Patent No. 7,346,545 claims a method for distributing copyrighted products over the Internet where the consumer receives a copyrighted product for free in exchange for viewing an advertisement and the advertiser pays for the copyrighted content. The district court granted the accused infringer's motion to dismiss on the ground that the '545 patent does not claim patentable subject matter.
Patentable application not an abstract idea
On appeal, the CAFC reversed. After noting the broadly permissive nature of Section 101, and placing the '545 invention in the "process" category, the court looked to the abstractness of the invention claimed by the '545 patent. Eschewing the "machine or transformation test," the court focused instead on the programming complexity required to carry out the claimed elements. The claimed invention, the court determined, constituted a patentable application rather than an unpatentable abstract idea. While "the mere idea that advertising can be used as a form of currency is abstract, just as the vague, unapplied concept of hedging proved patent-ineligible in Bilski,…the '545 patent does not simply claim the age-old idea that advertising can serve as a currency. Instead, the '545 patent discloses a practical application of this idea." Slip Op. at 10. This statement is followed by identification of the specific steps for monetizing copyrighted products set out in the claims, many of which involve complex computer programming. "Viewing the subject matter as a whole, the invention involves an extensive computer interface." Slip Op. at 11.
Software is patentable
Layered on top of this finding is the court's rejection of the argument that software programming amounts to abstract subject matter. "The digital computer may be considered by some the greatest invention of the twentieth century, and both this court and the Patent Office have long acknowledged that "improvements thereof" through interchangeble software or hardware enhancements deserve patent protection.

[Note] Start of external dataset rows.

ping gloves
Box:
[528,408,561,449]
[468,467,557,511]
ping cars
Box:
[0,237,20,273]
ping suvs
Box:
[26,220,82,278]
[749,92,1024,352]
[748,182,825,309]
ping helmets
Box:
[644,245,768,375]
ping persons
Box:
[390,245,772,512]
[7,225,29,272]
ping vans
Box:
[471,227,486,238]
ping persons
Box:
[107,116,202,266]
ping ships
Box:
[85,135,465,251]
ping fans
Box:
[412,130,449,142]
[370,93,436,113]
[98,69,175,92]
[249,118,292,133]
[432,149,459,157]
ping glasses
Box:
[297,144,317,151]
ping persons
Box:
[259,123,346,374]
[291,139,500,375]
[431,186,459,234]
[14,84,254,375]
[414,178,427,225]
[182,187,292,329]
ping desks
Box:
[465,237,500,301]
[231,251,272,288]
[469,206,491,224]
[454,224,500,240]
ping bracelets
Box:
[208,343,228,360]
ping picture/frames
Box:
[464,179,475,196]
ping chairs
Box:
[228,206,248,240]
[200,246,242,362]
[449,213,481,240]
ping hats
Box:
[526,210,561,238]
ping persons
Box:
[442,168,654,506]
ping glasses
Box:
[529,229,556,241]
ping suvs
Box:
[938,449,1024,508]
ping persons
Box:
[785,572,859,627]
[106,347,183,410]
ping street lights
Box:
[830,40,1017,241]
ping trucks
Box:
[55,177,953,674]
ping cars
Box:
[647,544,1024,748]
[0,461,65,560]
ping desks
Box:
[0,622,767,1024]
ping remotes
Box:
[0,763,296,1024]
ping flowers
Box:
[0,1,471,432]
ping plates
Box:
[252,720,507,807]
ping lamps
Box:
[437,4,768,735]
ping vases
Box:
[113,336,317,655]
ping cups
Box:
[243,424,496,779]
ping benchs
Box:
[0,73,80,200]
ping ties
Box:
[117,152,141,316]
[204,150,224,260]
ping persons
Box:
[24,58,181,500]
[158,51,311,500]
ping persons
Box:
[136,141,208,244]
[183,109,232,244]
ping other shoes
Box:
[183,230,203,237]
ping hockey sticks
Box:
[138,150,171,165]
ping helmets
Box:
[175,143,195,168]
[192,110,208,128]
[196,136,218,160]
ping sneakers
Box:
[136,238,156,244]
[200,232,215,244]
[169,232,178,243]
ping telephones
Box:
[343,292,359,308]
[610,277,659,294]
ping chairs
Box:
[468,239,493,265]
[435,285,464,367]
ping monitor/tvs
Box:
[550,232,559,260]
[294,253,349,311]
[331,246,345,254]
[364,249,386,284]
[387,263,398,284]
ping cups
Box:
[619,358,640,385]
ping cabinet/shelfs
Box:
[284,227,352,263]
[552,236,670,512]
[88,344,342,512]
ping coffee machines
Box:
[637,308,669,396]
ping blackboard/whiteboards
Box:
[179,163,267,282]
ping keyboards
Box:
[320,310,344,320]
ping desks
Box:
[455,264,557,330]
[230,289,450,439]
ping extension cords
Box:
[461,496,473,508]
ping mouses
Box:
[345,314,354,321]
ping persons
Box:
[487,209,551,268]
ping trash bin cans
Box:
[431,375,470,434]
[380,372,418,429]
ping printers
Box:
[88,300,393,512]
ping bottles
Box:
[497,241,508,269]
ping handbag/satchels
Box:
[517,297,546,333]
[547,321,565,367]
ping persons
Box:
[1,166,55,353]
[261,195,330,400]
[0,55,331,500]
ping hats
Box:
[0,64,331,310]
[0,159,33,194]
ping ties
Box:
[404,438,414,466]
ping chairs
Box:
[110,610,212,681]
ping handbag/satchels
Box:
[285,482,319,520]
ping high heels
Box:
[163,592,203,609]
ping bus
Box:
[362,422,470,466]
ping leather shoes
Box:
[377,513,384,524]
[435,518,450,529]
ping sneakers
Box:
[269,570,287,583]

Far from abstract, advances in computer technology—both hardware and software—drive innovation in every area of scientific and technical endeavor." Slip Op. at 12.
This holding is in tension with the Federal Circuit's recent opinion in Cyber Source Corp. v. Retail Decisions, Inc., No. 2009-1358 (Fed. Cir. Aug. 16, 2011), in which a panel consisting of Judges Bryson, Dyk and Prost concluded that a method of verifying a credit card transaction over the Internet constituted an unpatentable process. While the panel in Ultramercial recognized this tension, it distinguished Cyber Source as an instance of "purely mental steps." Ultramercial Slip Op. at 13 (emphasis in original). The line, at least from the point of view of this panel, thus lies somewhere between logical steps that humans can perform without the aid of a computer versus those that require a computer to carry out.